*** Begin section ***
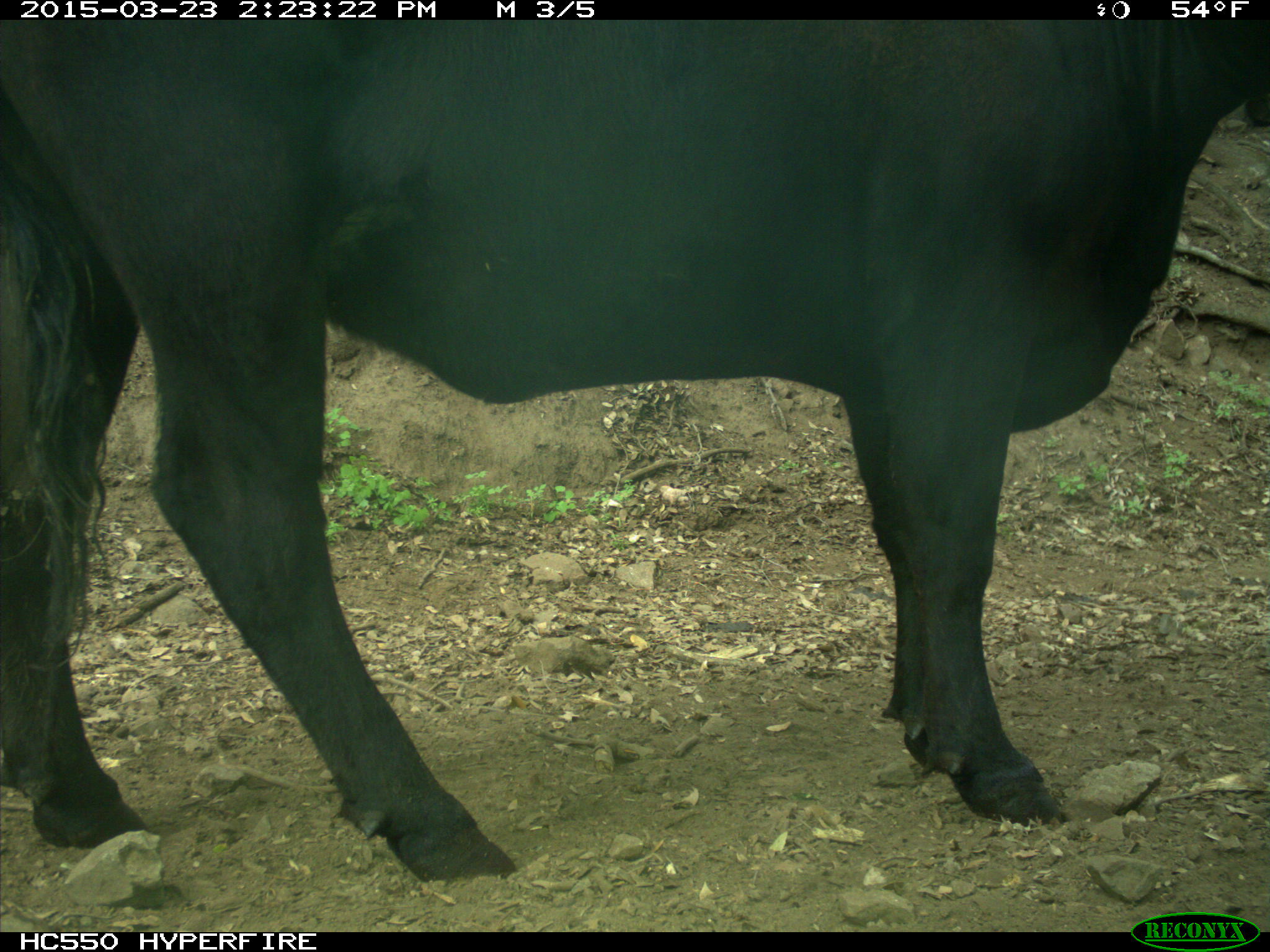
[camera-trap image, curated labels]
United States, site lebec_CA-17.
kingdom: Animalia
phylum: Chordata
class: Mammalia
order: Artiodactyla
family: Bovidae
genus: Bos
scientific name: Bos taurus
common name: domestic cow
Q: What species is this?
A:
*** End section ***
Problem details => Once the line containing "United States, site lebec_CA-17." is found in the listing above, set down that line and every line after it, exactly.

Exercise answer =>
United States, site lebec_CA-17.
kingdom: Animalia
phylum: Chordata
class: Mammalia
order: Artiodactyla
family: Bovidae
genus: Bos
scientific name: Bos taurus
common name: domestic cow
Q: What species is this?
A:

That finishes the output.